[What to do]
From the article on AI policy, write out word for word the passage that begins at "How smart public" and stops after "opportunity for everyone.".

How smart public policy can supercharge AI innovation and fuel growth
Image source: Adobe Stock/emzee.
We are living through a time of considerable transition as AI revolutionizes the way we work, create and live. In this moment, policymakers everywhere are looking to help their countries stay competitive and fuel the next wave of economic growth for decades to come. In the U.S., in response to the White House Office of Science and Technology Policy (OSTP)’s Request for Information, Adobe recommended key policies that would ensure AI innovation can continue to thrive in the right way, for everyone.
As the White House prepares to release the AI Action Plan this week, here is Adobe’s view on the three most critical areas where the government and policymakers can make an immediate impact to accelerate innovation and drive economic opportunity for everyone.
Fast-tracking AI innovations
AI isn’t a one-size-fits-all technology, so governments should ensure that any regulatory approaches to AI accommodate a variety of different use cases. In our own product development cycle, Adobe prioritizes context-driven AI ethics, ensuring our safeguards match the real-world use cases of our technology.
If there’s a low-risk feature, like an AI-powered font generator, we accelerate its development and ship it as quickly as our engineers can work. Features with the potential for higher risks go through an extensive process of review, training, testing and risk mitigation before we consider them for public release. Guided by this risk-based framework and our core AI Ethics principles of accountability, responsibility, and transparency, our ethical innovation and product teams can keep up the pace of innovation by fast-tracking low-risk features.
A similar risk-based approach can be applied by governments, which should bring a lighter touch to low-risk AI uses while ensuring higher-risk uses get appropriate oversight and guardrails. By not painting with a broad brush — for instance, tightly regulating all AI models over a certain size — governments can help new innovations get to market faster and create more opportunities for economic growth. This risk-based approach would also be simpler, making it easier for companies to comply and innovate.
Seeing is believing
We see firsthand how creative professionals are using generative AI tools — like Adobe’s own Firefly Text to Image, Generative Fill in Photoshop and the new Generative Extend in Premiere Pro — to push creative boundaries, while streamlining tedious and time-consuming tasks. But, as the company that has been the creative community’s technological backbone for more than 40 years, it is extremely important to us that we not just make it easier to ideate and create with AI — but that we do so in the right way, by respecting creators and their rights.
That’s why we intentionally designed Adobe Firefly to be commercially safe. Distinct among commercial AI models, Firefly was trained exclusively on content that Adobe has permission to use: licensed content, such as Adobe Stock images, as well as public domain content. That means businesses and creators alike can use Firefly to generate production-ready content with confidence, knowing that no copyrights were violated in the creation of an image or video.

[Records shown]
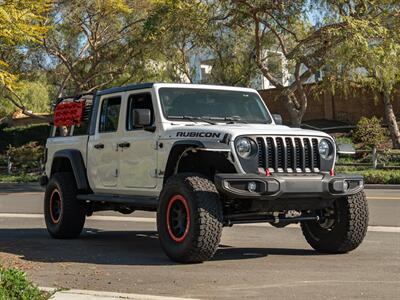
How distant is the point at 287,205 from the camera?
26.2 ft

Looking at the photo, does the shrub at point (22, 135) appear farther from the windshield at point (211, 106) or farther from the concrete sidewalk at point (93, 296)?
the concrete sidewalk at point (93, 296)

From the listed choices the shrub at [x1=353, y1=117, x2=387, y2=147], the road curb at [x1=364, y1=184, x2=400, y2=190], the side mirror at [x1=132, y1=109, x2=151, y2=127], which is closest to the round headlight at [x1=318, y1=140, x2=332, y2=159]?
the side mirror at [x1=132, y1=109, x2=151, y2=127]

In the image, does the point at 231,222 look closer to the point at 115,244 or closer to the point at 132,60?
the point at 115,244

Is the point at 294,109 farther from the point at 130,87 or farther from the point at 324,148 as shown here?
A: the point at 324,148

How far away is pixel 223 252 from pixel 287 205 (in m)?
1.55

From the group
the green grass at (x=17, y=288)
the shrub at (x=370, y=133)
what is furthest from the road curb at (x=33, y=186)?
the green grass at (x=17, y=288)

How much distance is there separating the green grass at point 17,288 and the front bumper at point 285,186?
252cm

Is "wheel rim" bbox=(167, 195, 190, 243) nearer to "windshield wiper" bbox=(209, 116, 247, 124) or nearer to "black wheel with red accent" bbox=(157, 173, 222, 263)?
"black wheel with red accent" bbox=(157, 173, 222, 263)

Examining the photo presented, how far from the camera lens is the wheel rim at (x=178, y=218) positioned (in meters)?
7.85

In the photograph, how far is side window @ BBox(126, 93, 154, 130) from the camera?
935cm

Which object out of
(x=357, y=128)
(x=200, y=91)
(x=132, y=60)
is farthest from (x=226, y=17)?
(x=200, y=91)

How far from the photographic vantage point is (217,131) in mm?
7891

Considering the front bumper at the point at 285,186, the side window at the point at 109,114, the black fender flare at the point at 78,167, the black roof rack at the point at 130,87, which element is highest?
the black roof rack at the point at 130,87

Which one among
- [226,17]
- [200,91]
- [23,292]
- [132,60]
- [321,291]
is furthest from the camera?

[Task output]
How smart public policy can supercharge AI innovation and fuel growth
Image source: Adobe Stock/emzee.
We are living through a time of considerable transition as AI revolutionizes the way we work, create and live. In this moment, policymakers everywhere are looking to help their countries stay competitive and fuel the next wave of economic growth for decades to come. In the U.S., in response to the White House Office of Science and Technology Policy (OSTP)’s Request for Information, Adobe recommended key policies that would ensure AI innovation can continue to thrive in the right way, for everyone.
As the White House prepares to release the AI Action Plan this week, here is Adobe’s view on the three most critical areas where the government and policymakers can make an immediate impact to accelerate innovation and drive economic opportunity for everyone.